### [Required work]
Going down the listing below, print exactly each line from the one with "Ashley Delburne Night" up to and including the one with "free-christmas-garland-clip-art-7.png", and skip the rest.
(Data extracts Opens)
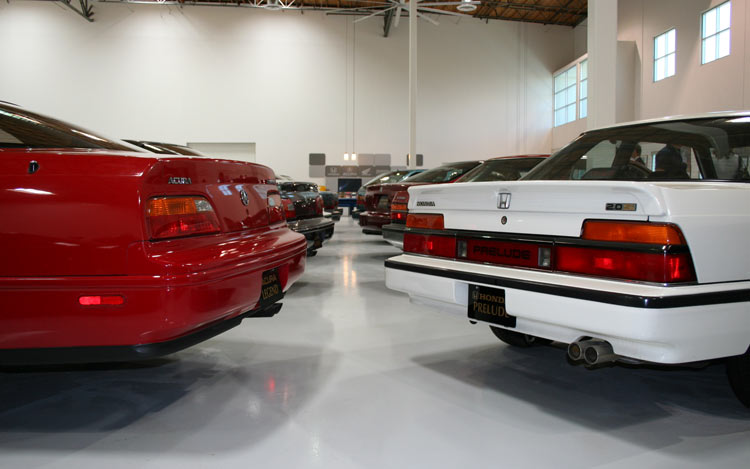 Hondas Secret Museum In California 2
(Data extracts Closes)
(Data extracts Opens)
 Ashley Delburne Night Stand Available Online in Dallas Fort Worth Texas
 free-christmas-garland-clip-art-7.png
(Data extracts Closes)
### [Output of the exercise]
 Ashley Delburne Night Stand Available Online in Dallas Fort Worth Texas
 free-christmas-garland-clip-art-7.png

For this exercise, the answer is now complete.